Using inclusion exclusion principles,
How many arrangements of the $26$ different letters are there that contain either the sequence "the" or the sequence "aid"
Here are my workings, are they correct? or where did I go wrong?
let,
$N(A)=$ number of arrangements with the sequence "the"
$N(B)=$ number of arrangements with the sequence "aid"
$N(A\bigcap B)=$ number of arrangemtns with the sequence "the" and "aid"
Calculating $N(A)$:
$26$ letters in the alphabet, consider the sequence "the" as one super letter, leaving $23$ other letters. Then the total number or arrangements would be $24!$ (which is the super letter + remaining letters)
Calculating $N(B)$:
$26$ letters in the alphabet, consider the sequence "aid" as one super letter, leaving $23$ other letters. Then the total number or arrangements would be $24!$ (which is the super letter + remaining letters)

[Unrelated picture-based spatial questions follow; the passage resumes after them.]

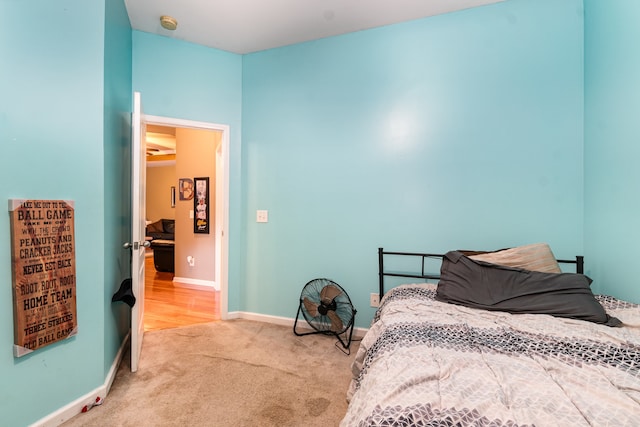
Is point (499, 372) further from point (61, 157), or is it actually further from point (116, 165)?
point (116, 165)

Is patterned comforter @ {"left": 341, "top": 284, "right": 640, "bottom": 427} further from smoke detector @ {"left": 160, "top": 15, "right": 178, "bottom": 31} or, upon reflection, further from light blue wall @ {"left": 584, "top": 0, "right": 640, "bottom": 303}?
smoke detector @ {"left": 160, "top": 15, "right": 178, "bottom": 31}

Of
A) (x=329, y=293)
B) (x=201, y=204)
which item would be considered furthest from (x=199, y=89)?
(x=329, y=293)

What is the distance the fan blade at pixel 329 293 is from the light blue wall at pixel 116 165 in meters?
1.57

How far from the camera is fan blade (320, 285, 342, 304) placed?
254cm

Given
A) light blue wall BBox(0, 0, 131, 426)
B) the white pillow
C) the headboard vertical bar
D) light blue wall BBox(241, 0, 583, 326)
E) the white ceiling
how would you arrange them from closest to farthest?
light blue wall BBox(0, 0, 131, 426) → the white pillow → light blue wall BBox(241, 0, 583, 326) → the white ceiling → the headboard vertical bar

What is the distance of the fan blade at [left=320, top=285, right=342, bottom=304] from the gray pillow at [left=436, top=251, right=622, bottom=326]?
0.94m

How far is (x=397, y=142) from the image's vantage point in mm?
2512

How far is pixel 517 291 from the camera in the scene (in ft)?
5.54

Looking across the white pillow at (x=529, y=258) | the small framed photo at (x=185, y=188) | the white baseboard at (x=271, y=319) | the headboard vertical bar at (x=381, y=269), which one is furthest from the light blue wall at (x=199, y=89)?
the white pillow at (x=529, y=258)

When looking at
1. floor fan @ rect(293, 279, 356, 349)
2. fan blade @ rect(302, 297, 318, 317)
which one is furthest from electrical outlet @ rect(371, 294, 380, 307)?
fan blade @ rect(302, 297, 318, 317)

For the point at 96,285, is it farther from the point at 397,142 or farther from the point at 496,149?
the point at 496,149

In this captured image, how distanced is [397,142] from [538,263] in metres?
1.36

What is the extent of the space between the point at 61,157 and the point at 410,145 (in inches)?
93.0

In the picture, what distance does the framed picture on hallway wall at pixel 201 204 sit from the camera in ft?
14.1
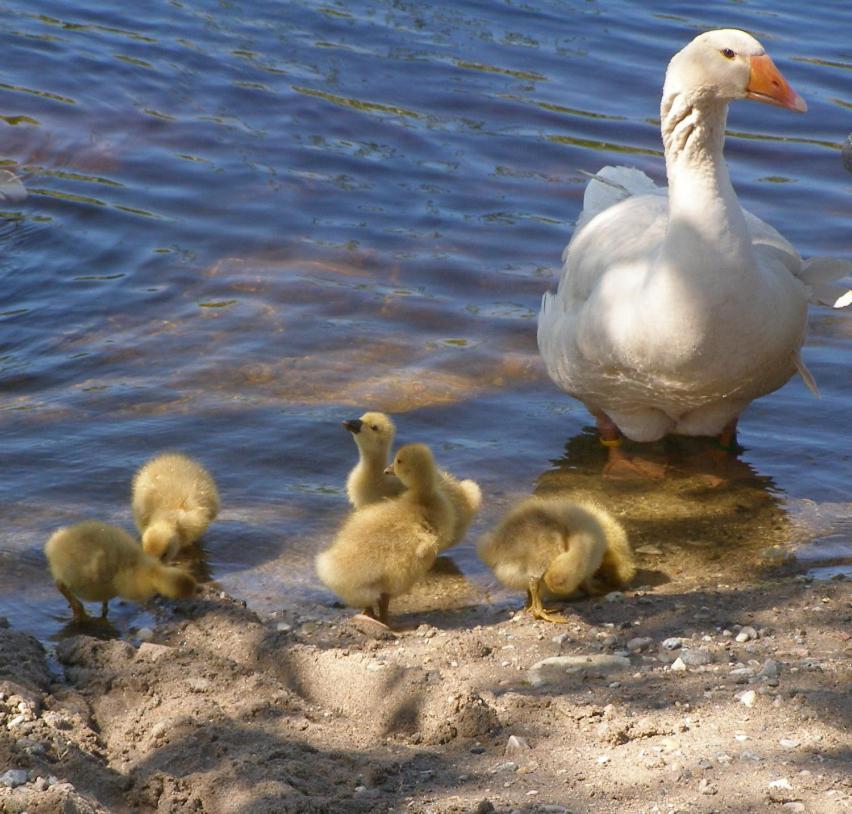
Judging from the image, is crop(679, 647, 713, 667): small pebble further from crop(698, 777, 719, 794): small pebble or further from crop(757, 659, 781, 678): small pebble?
crop(698, 777, 719, 794): small pebble

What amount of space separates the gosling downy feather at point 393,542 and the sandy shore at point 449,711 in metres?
0.17

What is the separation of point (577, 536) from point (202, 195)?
594 centimetres

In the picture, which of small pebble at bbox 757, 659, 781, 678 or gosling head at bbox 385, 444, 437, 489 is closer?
small pebble at bbox 757, 659, 781, 678

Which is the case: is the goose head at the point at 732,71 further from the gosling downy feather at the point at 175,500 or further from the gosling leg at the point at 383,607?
the gosling downy feather at the point at 175,500

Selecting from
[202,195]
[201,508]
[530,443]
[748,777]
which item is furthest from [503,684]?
[202,195]

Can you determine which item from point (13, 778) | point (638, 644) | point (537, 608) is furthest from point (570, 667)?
point (13, 778)

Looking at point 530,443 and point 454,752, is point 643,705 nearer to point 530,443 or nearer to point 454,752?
point 454,752

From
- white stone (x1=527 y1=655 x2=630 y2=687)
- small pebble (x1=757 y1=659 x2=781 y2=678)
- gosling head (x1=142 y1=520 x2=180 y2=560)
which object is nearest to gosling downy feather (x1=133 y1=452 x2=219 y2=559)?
gosling head (x1=142 y1=520 x2=180 y2=560)

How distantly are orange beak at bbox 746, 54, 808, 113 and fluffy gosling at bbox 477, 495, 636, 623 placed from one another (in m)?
2.07

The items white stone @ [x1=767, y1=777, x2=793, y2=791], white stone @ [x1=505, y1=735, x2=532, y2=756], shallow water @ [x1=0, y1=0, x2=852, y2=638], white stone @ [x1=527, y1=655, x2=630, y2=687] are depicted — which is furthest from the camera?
shallow water @ [x1=0, y1=0, x2=852, y2=638]

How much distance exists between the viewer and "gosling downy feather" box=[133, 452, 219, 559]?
19.6 ft

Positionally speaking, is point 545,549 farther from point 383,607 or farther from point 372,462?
point 372,462

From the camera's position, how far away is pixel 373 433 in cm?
609

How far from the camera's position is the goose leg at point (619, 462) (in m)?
7.16
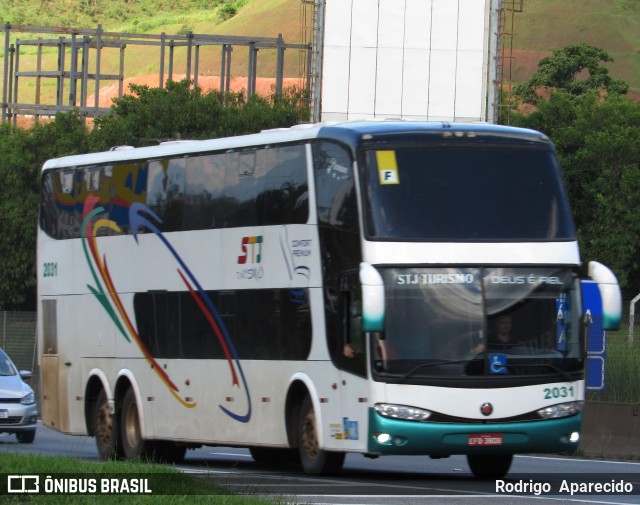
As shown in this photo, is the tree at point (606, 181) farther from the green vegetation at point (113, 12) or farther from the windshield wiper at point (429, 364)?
the green vegetation at point (113, 12)

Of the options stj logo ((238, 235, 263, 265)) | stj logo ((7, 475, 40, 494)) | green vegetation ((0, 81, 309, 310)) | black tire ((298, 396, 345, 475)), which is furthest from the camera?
green vegetation ((0, 81, 309, 310))

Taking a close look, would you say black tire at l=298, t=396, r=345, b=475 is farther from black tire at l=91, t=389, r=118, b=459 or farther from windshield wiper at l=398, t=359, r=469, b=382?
black tire at l=91, t=389, r=118, b=459

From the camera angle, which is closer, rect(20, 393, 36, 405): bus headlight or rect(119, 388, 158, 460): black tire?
rect(119, 388, 158, 460): black tire

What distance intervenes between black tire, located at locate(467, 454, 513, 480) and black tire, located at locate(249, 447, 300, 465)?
2577 millimetres

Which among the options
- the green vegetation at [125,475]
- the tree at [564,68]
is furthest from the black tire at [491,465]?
the tree at [564,68]

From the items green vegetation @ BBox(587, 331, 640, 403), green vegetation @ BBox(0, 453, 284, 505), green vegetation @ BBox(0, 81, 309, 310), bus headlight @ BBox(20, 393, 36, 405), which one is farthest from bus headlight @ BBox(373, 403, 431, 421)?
green vegetation @ BBox(0, 81, 309, 310)

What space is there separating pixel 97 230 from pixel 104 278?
0.74 m

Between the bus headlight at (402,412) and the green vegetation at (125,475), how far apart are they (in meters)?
2.46

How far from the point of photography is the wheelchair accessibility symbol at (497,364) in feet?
54.3

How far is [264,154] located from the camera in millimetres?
19219

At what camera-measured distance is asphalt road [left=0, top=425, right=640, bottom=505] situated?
1533 cm

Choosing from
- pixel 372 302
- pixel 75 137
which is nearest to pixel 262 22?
pixel 75 137

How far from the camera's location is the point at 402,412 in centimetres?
1636

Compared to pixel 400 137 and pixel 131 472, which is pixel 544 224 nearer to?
pixel 400 137
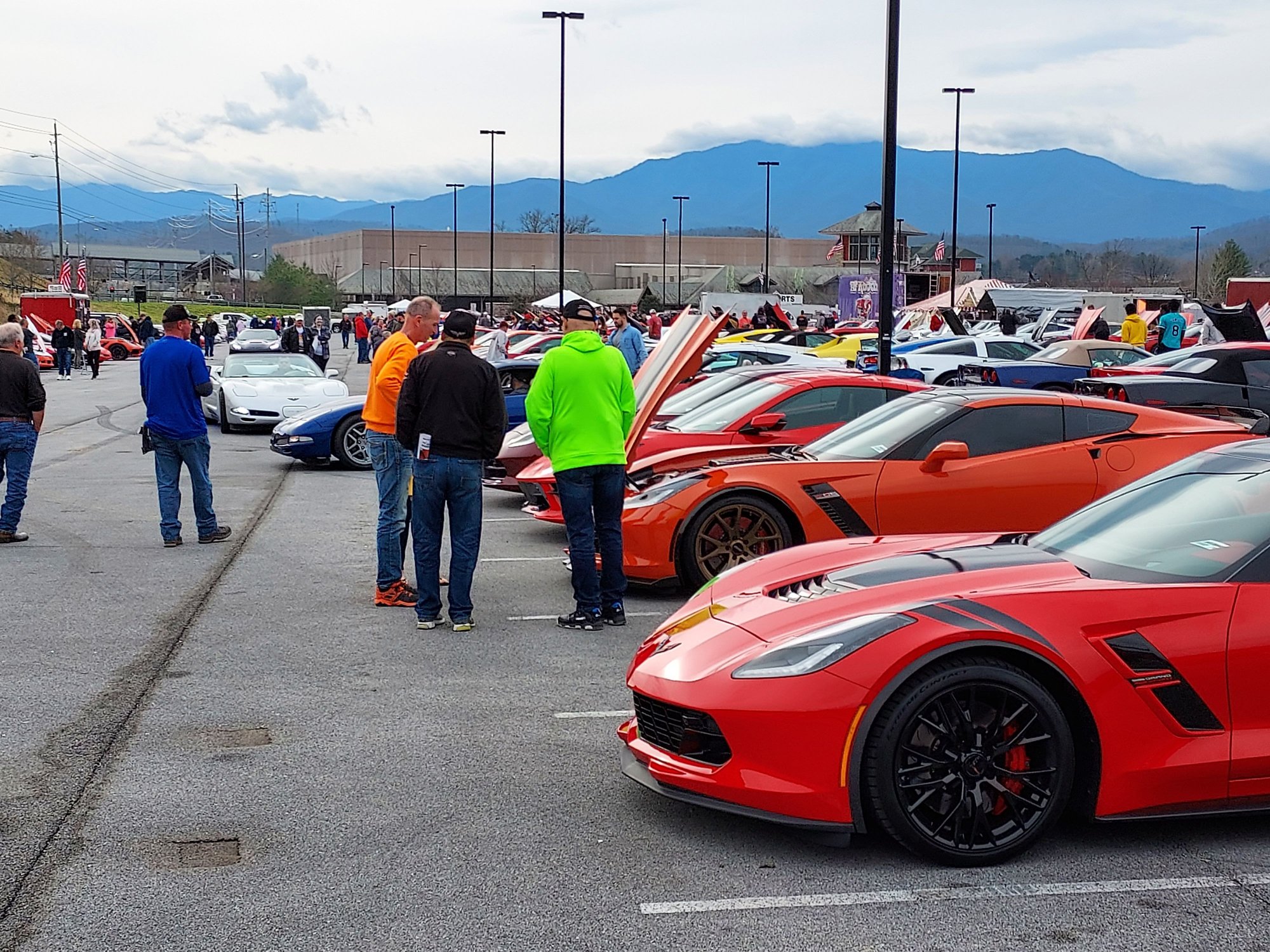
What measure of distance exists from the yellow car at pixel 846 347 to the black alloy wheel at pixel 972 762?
76.1ft

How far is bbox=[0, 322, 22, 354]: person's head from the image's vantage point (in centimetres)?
1080

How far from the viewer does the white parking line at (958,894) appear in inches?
155

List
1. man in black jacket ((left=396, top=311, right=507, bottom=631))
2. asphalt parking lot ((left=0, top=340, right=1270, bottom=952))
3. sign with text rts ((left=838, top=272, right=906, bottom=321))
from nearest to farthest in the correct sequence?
asphalt parking lot ((left=0, top=340, right=1270, bottom=952)) < man in black jacket ((left=396, top=311, right=507, bottom=631)) < sign with text rts ((left=838, top=272, right=906, bottom=321))

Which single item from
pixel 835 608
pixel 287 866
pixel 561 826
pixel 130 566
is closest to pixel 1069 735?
pixel 835 608

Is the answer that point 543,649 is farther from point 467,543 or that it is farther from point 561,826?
point 561,826

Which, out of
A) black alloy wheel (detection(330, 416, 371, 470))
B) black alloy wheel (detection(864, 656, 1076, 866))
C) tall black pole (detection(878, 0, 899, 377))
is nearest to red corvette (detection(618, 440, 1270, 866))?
black alloy wheel (detection(864, 656, 1076, 866))

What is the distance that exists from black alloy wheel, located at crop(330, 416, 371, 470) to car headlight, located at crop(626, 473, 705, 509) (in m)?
7.74

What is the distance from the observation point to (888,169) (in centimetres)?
1388

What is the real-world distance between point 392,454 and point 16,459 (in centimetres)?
420

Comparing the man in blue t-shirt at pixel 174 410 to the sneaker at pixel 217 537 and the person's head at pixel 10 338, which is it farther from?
the person's head at pixel 10 338

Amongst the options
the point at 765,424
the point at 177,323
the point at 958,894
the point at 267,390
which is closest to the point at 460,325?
the point at 765,424

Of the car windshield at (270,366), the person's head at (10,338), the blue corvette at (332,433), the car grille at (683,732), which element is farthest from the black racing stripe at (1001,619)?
the car windshield at (270,366)

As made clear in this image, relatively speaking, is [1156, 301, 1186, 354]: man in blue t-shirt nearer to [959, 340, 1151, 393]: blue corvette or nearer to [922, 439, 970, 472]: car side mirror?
[959, 340, 1151, 393]: blue corvette

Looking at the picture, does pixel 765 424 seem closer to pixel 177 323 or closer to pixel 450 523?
pixel 450 523
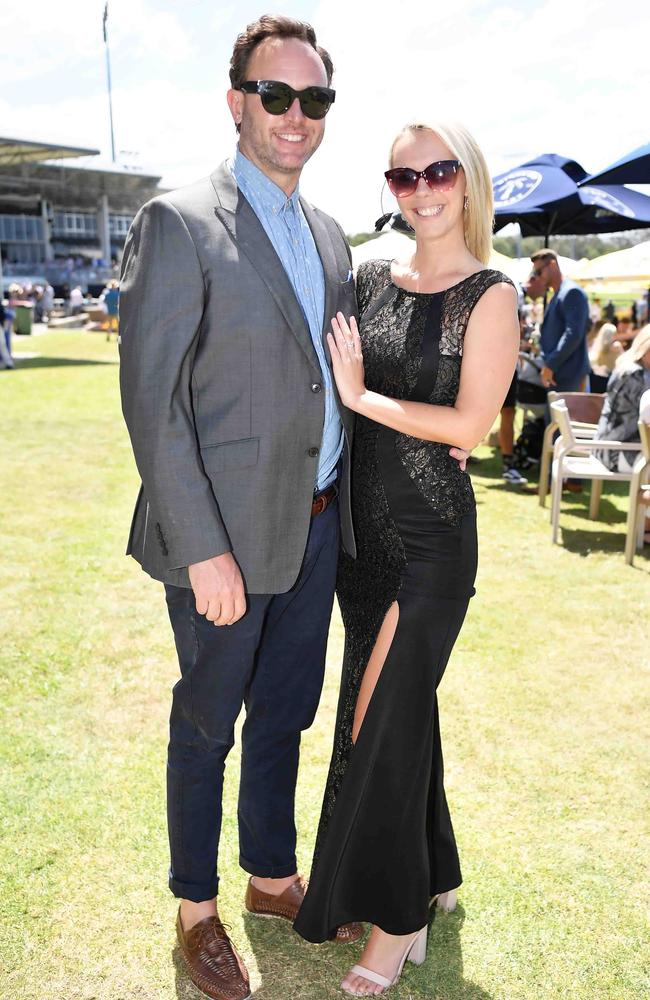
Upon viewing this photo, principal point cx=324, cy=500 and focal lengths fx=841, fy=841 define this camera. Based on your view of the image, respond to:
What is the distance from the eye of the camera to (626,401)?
22.8 feet

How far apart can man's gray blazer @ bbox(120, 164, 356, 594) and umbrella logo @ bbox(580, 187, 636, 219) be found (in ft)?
25.8

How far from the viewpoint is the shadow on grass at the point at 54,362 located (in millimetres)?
21602

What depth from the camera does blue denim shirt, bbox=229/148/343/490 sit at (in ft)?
7.66

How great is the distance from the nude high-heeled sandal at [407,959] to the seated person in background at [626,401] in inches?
204

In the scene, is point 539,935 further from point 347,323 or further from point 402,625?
point 347,323

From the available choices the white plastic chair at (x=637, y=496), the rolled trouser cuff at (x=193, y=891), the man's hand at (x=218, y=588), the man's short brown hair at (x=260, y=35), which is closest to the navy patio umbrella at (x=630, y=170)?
the white plastic chair at (x=637, y=496)

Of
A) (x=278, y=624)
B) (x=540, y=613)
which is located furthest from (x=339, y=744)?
(x=540, y=613)

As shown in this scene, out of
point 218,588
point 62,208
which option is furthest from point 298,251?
point 62,208

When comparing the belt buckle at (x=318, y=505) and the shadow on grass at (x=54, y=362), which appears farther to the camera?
the shadow on grass at (x=54, y=362)

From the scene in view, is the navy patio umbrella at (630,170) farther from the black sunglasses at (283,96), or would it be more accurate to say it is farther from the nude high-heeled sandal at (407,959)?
the nude high-heeled sandal at (407,959)

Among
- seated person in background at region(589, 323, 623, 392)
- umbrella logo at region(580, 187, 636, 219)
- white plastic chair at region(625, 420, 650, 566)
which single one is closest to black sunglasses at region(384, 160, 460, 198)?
white plastic chair at region(625, 420, 650, 566)

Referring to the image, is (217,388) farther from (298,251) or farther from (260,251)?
(298,251)

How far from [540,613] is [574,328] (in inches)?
157

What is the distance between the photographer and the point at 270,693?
2631mm
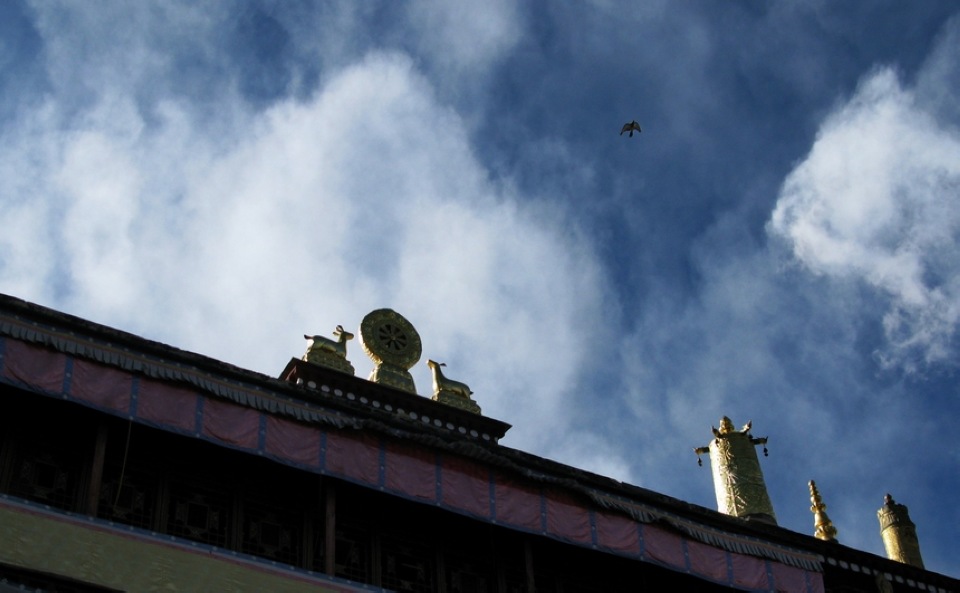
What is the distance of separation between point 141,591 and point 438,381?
10743 millimetres

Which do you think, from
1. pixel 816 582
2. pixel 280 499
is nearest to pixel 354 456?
pixel 280 499

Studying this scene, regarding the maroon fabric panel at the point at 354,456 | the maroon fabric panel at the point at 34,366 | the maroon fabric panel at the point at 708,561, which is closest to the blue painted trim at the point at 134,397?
the maroon fabric panel at the point at 34,366

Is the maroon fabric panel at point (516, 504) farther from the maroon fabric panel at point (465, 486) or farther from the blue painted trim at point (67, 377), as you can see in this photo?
the blue painted trim at point (67, 377)

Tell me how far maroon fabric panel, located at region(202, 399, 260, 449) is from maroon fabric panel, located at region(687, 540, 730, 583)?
8.54m

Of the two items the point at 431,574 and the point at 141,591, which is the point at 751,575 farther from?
the point at 141,591

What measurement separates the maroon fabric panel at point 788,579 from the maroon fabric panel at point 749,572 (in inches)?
9.1

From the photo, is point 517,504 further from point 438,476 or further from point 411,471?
point 411,471

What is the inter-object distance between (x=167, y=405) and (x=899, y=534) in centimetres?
2031

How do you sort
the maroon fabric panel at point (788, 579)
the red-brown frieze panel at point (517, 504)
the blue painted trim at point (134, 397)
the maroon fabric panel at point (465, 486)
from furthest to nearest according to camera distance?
the maroon fabric panel at point (788, 579), the red-brown frieze panel at point (517, 504), the maroon fabric panel at point (465, 486), the blue painted trim at point (134, 397)

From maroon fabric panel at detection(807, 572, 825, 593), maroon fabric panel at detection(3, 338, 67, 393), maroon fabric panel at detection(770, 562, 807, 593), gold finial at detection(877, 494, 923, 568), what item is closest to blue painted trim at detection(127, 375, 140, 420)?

Calculating $N(A\bigcap B)$:
$26$ letters in the alphabet, consider the sequence "the" and "aid" as two super letters, leaving $20$ other letters. Then the total number or arrangements would be $22!$ (which is the super letters + remaining letters)
Then $N(A) + N(B) - N(A\bigcap B) = 24! + 24! - 22!$
As already stated in the comments, your solution is correct. Your problem statement is a bit unclear, though, as “either/or” can be taken to mean “one or the other but not both”, which is apparently not what you meant.